> **What to produce**: Would you transcribe the records below from the line with "Biżuteria DKNY NJ2154040" to the line with "Vestido Maria Delicada", ends included, exactly and with nothing more, leaving the pictures out?

Segment Start: Entries shown

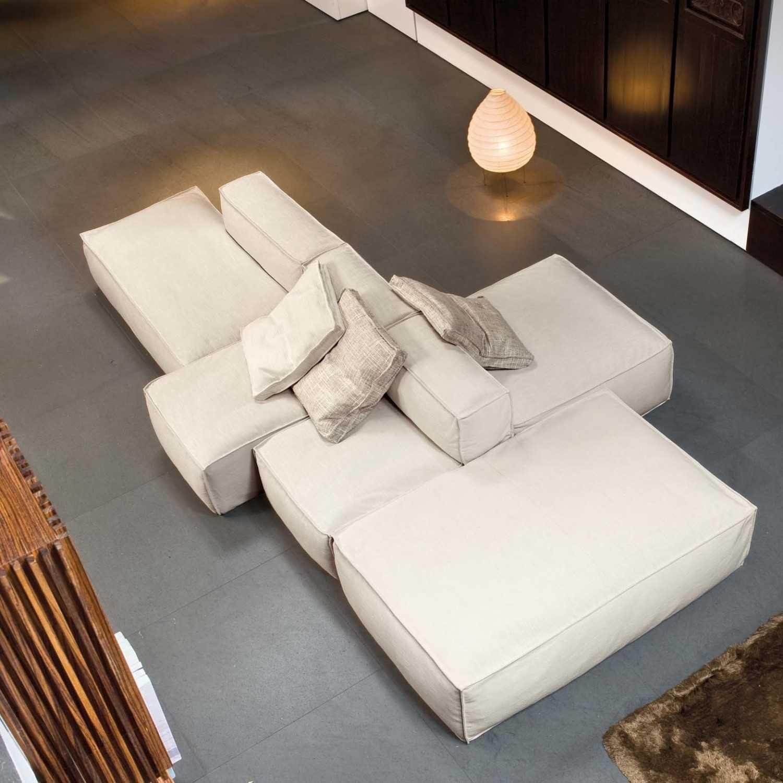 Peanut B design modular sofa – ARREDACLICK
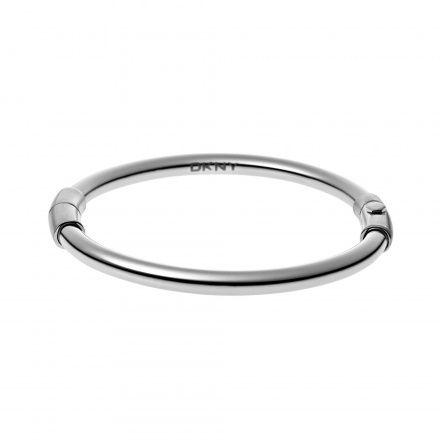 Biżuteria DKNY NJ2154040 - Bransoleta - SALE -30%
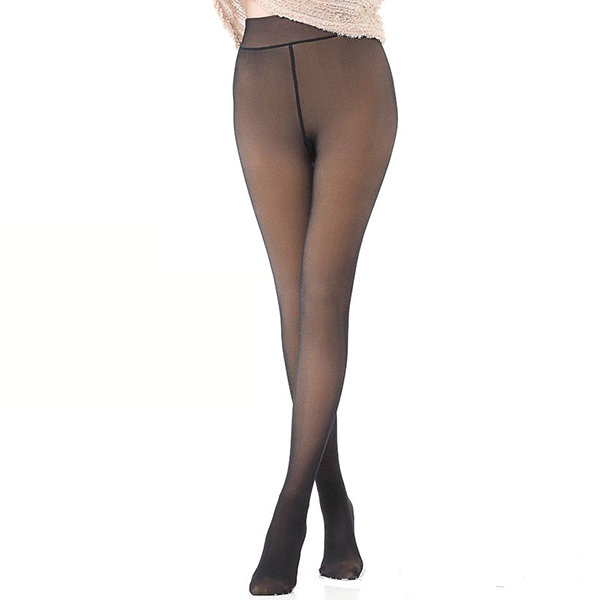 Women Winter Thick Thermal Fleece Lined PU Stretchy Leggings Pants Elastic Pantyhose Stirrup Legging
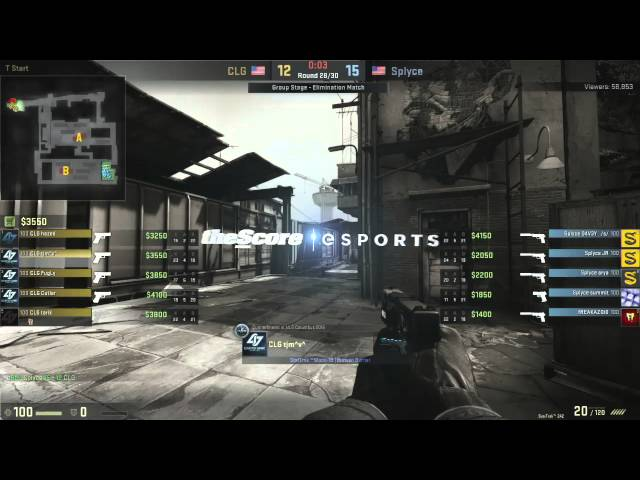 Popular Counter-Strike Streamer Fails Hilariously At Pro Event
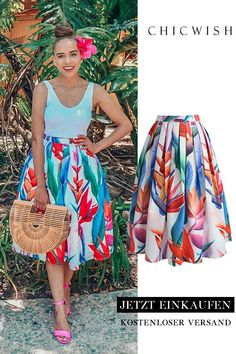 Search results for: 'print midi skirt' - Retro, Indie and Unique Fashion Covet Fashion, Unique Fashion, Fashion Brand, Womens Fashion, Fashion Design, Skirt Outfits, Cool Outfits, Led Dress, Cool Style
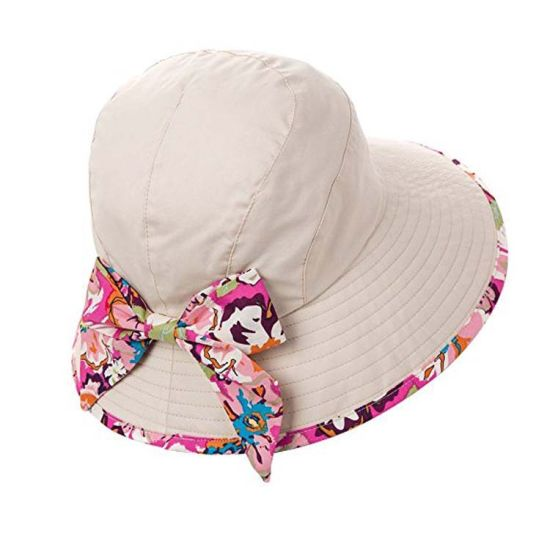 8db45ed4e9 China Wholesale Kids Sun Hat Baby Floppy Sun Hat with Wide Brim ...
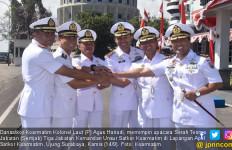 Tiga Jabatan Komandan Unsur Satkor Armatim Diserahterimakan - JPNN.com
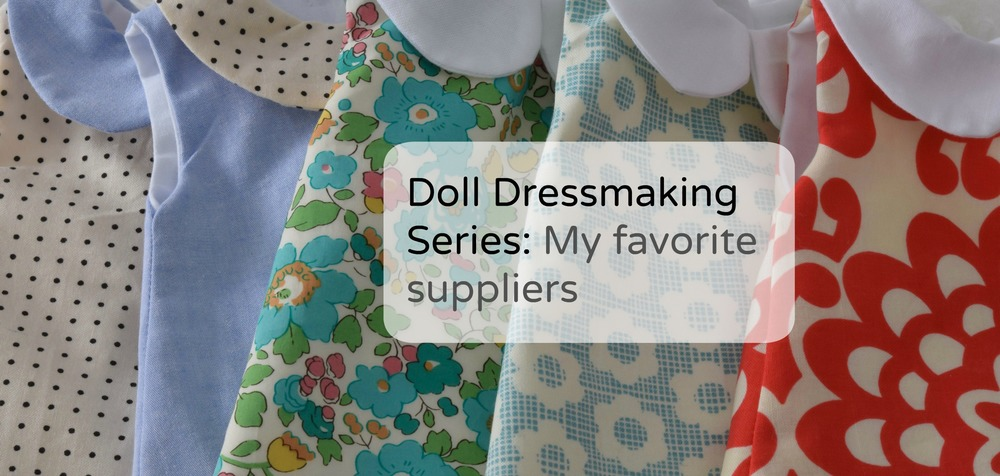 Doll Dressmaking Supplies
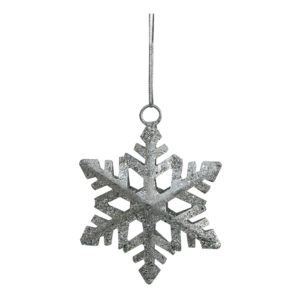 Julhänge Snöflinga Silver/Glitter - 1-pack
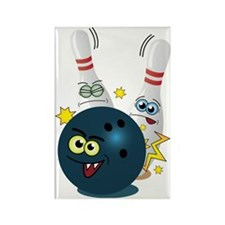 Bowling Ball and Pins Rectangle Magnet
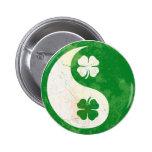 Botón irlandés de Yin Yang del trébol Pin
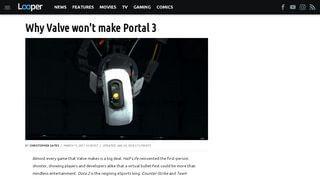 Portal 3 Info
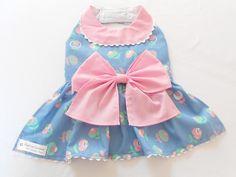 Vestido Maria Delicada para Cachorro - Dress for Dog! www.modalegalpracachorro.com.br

Segment End: Entries shown
Segment Start: Entries shown

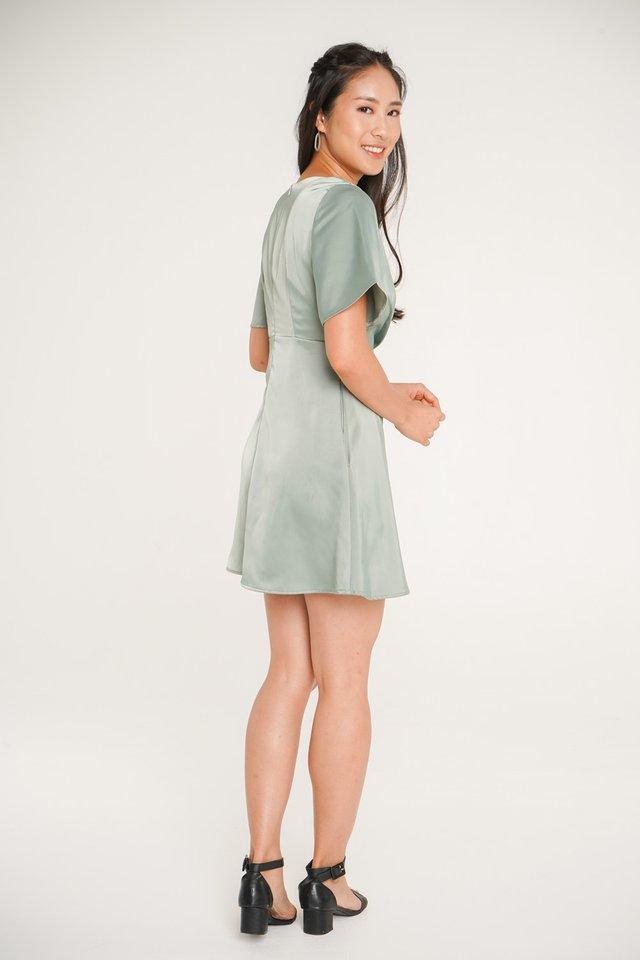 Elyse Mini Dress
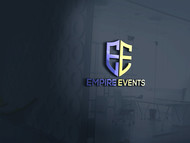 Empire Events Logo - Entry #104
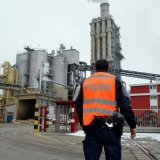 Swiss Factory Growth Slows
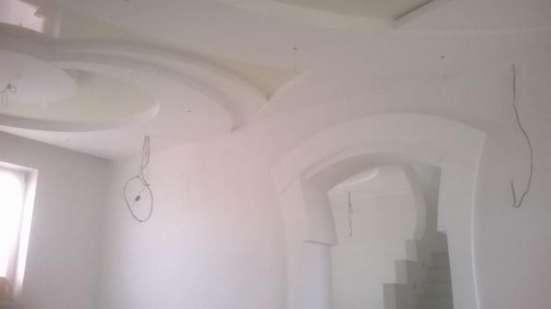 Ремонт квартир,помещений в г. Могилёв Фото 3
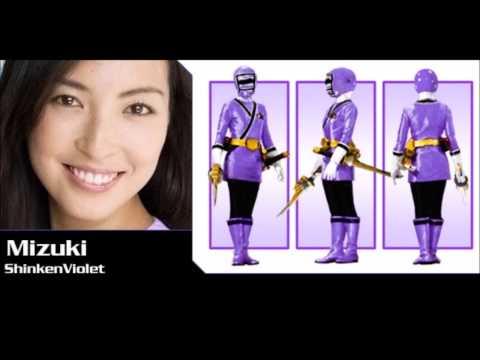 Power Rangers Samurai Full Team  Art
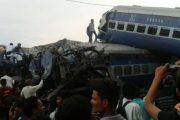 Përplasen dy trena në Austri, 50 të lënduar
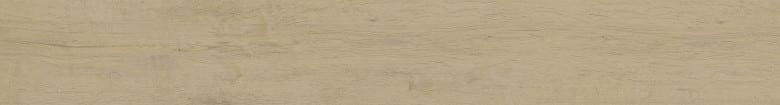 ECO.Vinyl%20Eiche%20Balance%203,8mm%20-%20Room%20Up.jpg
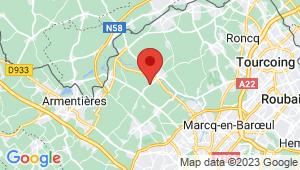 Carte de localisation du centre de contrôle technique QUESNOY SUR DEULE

Segment End: Entries shown

> **Response to the exercise**:
 Biżuteria DKNY NJ2154040 - Bransoleta - SALE -30%
 Women Winter Thick Thermal Fleece Lined PU Stretchy Leggings Pants Elastic Pantyhose Stirrup Legging
 Popular Counter-Strike Streamer Fails Hilariously At Pro Event
 Search results for: 'print midi skirt' - Retro, Indie and Unique Fashion Covet Fashion, Unique Fashion, Fashion Brand, Womens Fashion, Fashion Design, Skirt Outfits, Cool Outfits, Led Dress, Cool Style
 8db45ed4e9 China Wholesale Kids Sun Hat Baby Floppy Sun Hat with Wide Brim ...
 Tiga Jabatan Komandan Unsur Satkor Armatim Diserahterimakan - JPNN.com
 Doll Dressmaking Supplies
 Julhänge Snöflinga Silver/Glitter - 1-pack
 Bowling Ball and Pins Rectangle Magnet
 Botón irlandés de Yin Yang del trébol Pin
 Portal 3 Info
 Vestido Maria Delicada para Cachorro - Dress for Dog! www.modalegalpracachorro.com.br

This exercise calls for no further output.